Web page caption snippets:
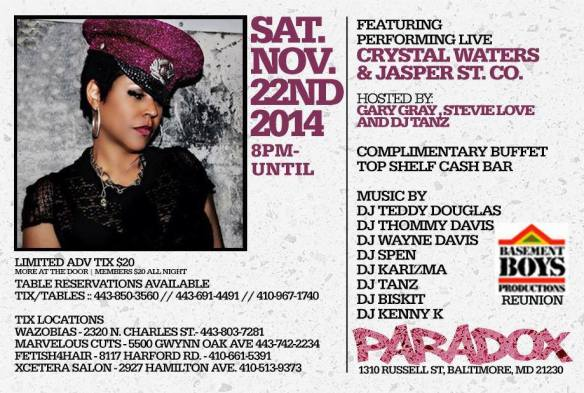 Happy Birthday Teddy Douglas feat Crystal Waters and Jasper St. Co. and Basement Boys Reunion at The Paradox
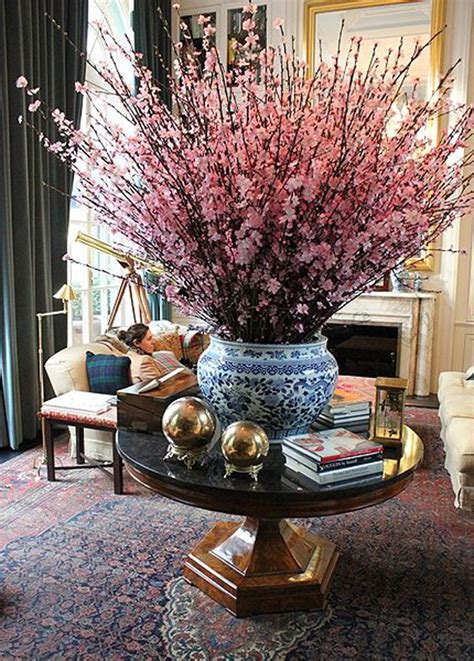 flowers in the living room 35 vases and flowers living room ideas and design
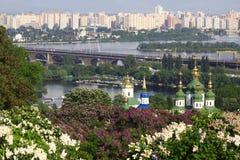 Kyiv Botanic Garden in spring Royalty Free Stock Photography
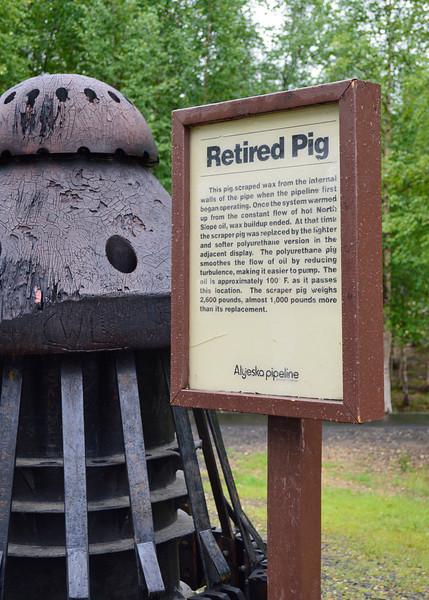 078_Delta Junction_Retired Pig_DSC0290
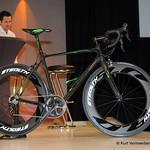 Baguet - MIBA Poorten - Indulek Cycling Team
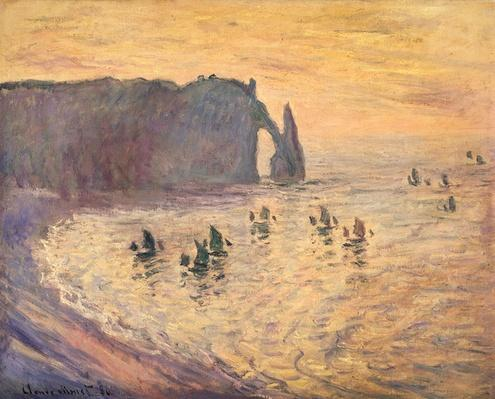 The Cliffs at Etretat, 1886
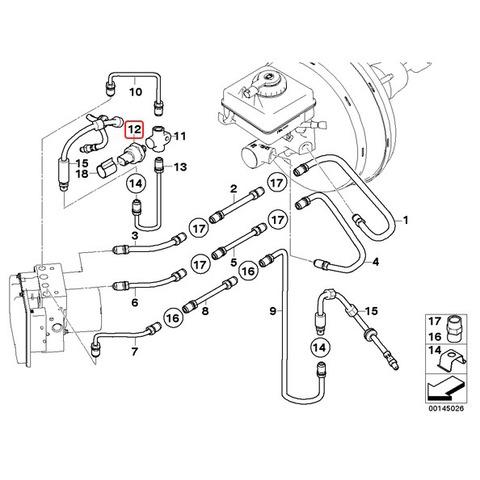 BMW ブレーキ 圧力センサー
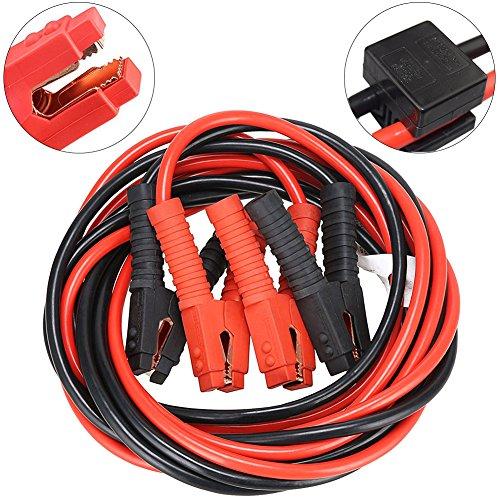Cables de Pinzas Arranque de Alta Potencia Múltiples Protección Para 12V 25 mm² Arrancador de...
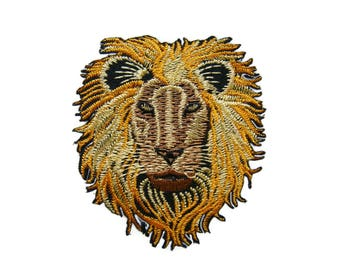 Lion Head Embroidered Applique Iron on Patch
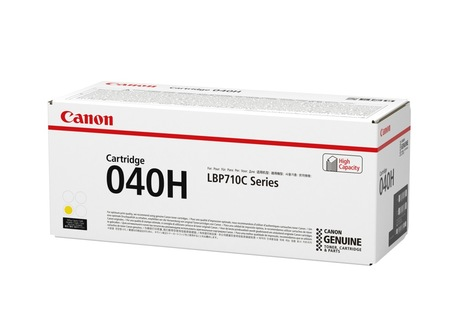 Image of Canon 040H Toner gelb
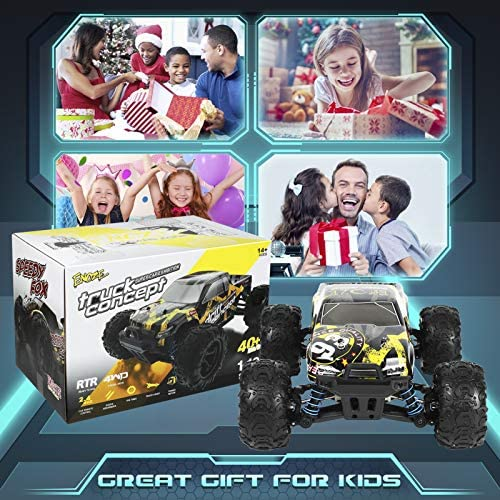 61B7F1L+uhL. AC  - 1/18 RC Cars High Speed Remote Control Car for Adults Kids 30+MPH, 4WD Off-Road RC Monster Truck, Fast 2.4GHz All Terrains Toy Trucks Gifts for Boys, with 2 Rechargeable Batteries for 40Min Play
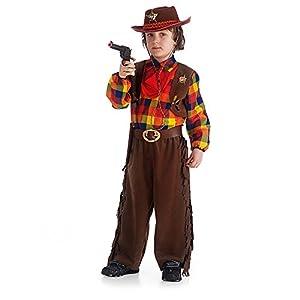 Carnival Toys-Disfraz sheriff, de sobre V multicolor
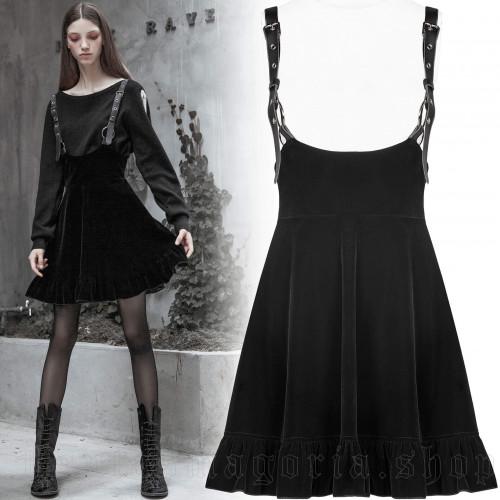 Velvetta Skirt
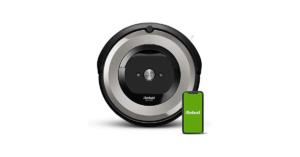 iRobot Roomba e5154, recensione e prezzo.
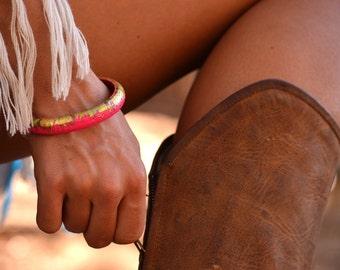 Hot pink & gold skinny wooden bangle
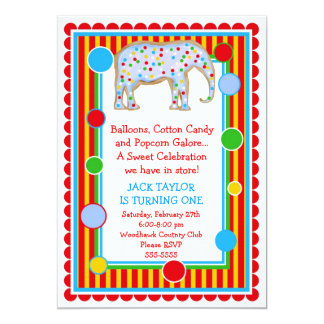 Circus Elephant Birthday Invitation- Primary Card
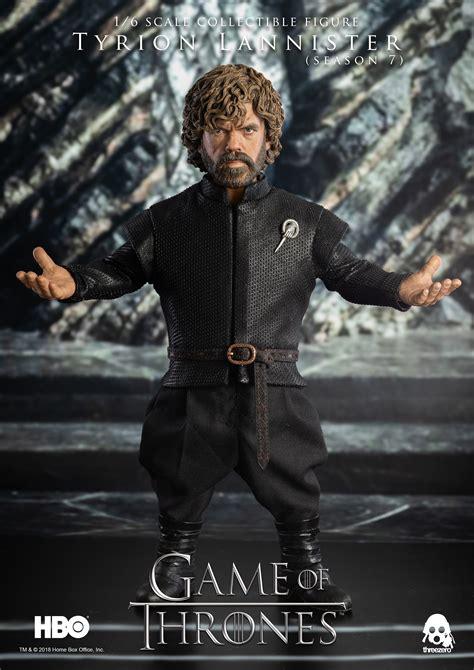 threezero tyrion lannister season  deluxe version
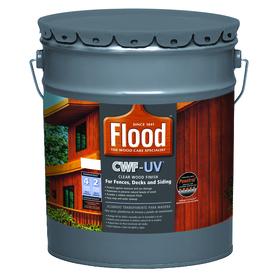 010273520204 upc flood 5 gal cedar tone cwf uv oil for Exterior wood stain flood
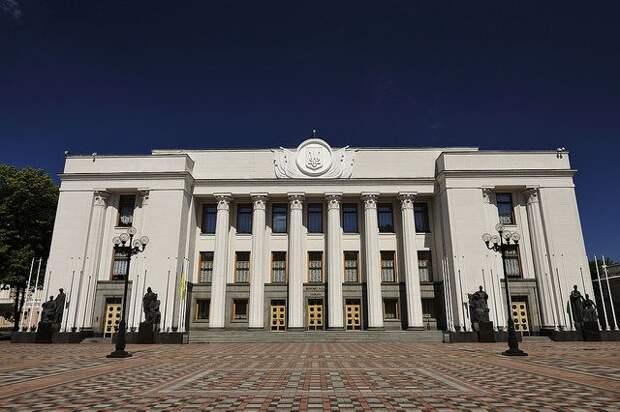 В Раде считают, что Киев хочет развязать «большую войну в Европе»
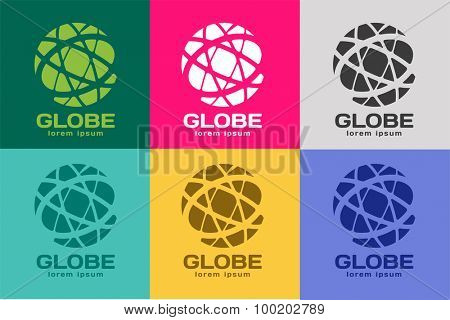 Globe logo. Globe icon. Globe vector. Globe illustration. Globe silhouette. Abstract globe. Colored globe. Globe icons set. Orbit near globe. Star globe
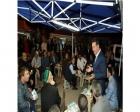 Samsun İlkadım'da kentsel dönüşüm için adım atıldı!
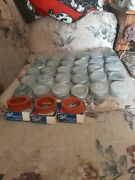 30 Old Vintage Ball Zinc Canning Fruit Jar Lids And 30 Rubber Rings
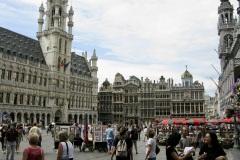Brussel-167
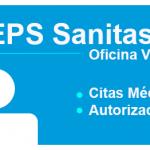 EPS Sanitas Oficina Virtual- Solicitud de citas medicas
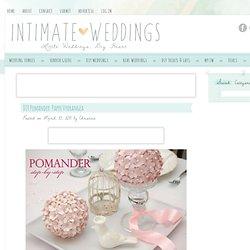 DIY Pomander: Paper Hydrangea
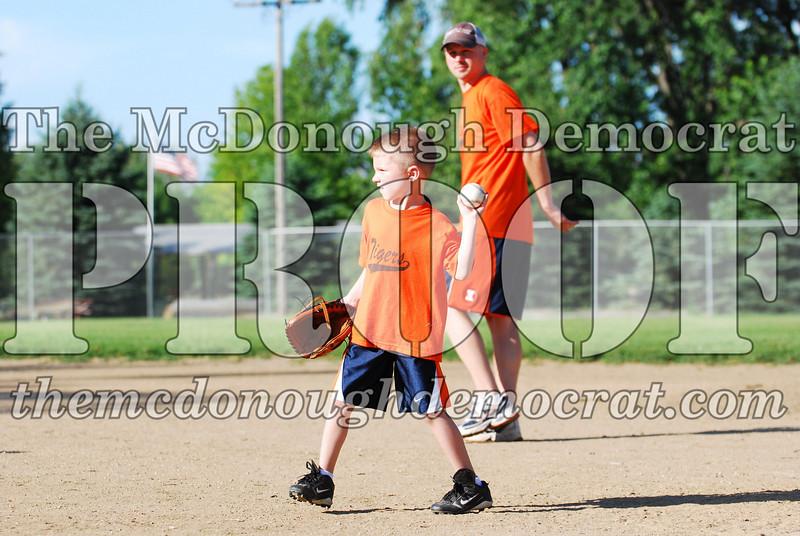 BPD T-ball Tigers 06-22-08 065 (3)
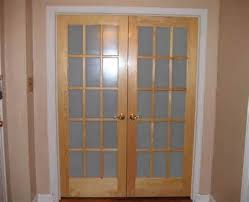 frosted interior doors home depot interior doors with glass home depot door stair design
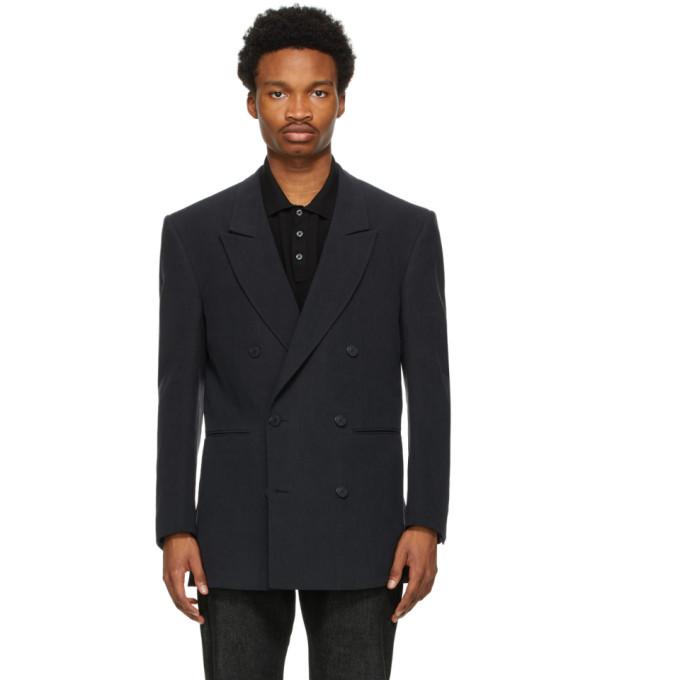 Ermenegildo Zegna Couture 黑色大廓形亚麻双排扣西装外套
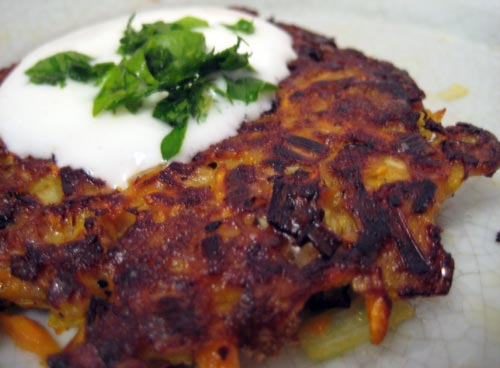 Sweet Potato and Leek Latkes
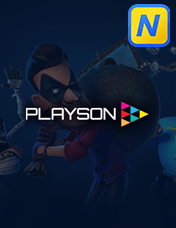 PlaySon สล็อต Next88 สล็อตออนไลน์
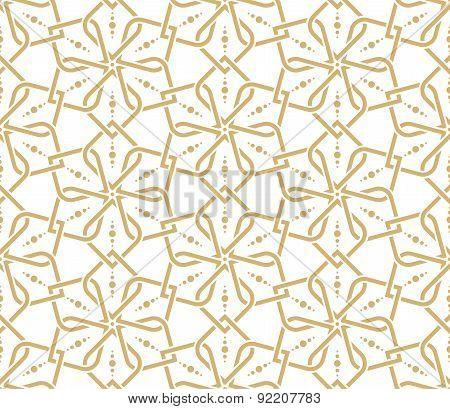 Oriental Pattern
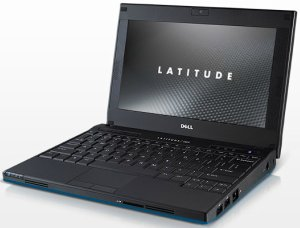 Netbook Dell Latitude 2120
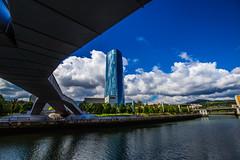 Bilbao0122 (schulzharri) Tags: bilbao spain spanien espana europa europe architecture architektur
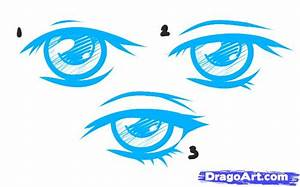 Draw Female Anime Eyes, Step by Step, Drawing Sheets ...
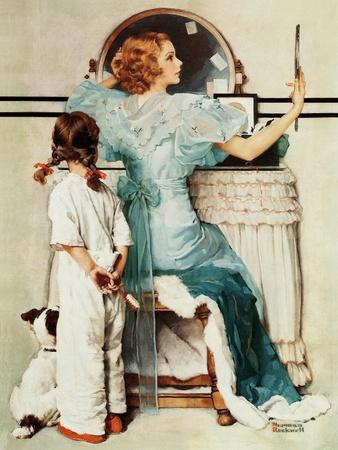 """""""Going Out"""", October 21,1933-Norman Rockwell-Premium Giclee Print"""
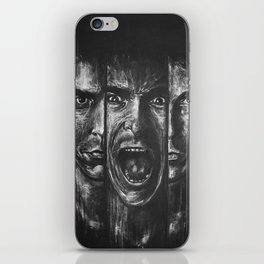 Christian bale expressions iPhone Skin
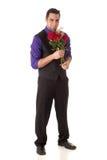 розы человека Стоковые Фото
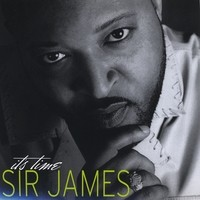 Purchase Sir James - It's Time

_Exercise:_
What should be set down is every line from the opening of the records through the line that contains "The Cliffs at Etretat, 1886", exactly, with pictures left out.

_Solution to the problem:_
 Happy Birthday Teddy Douglas feat Crystal Waters and Jasper St. Co. and Basement Boys Reunion at The Paradox
 flowers in the living room 35 vases and flowers living room ideas and design
 Kyiv Botanic Garden in spring Royalty Free Stock Photography
 078_Delta Junction_Retired Pig_DSC0290
 Baguet - MIBA Poorten - Indulek Cycling Team
 The Cliffs at Etretat, 1886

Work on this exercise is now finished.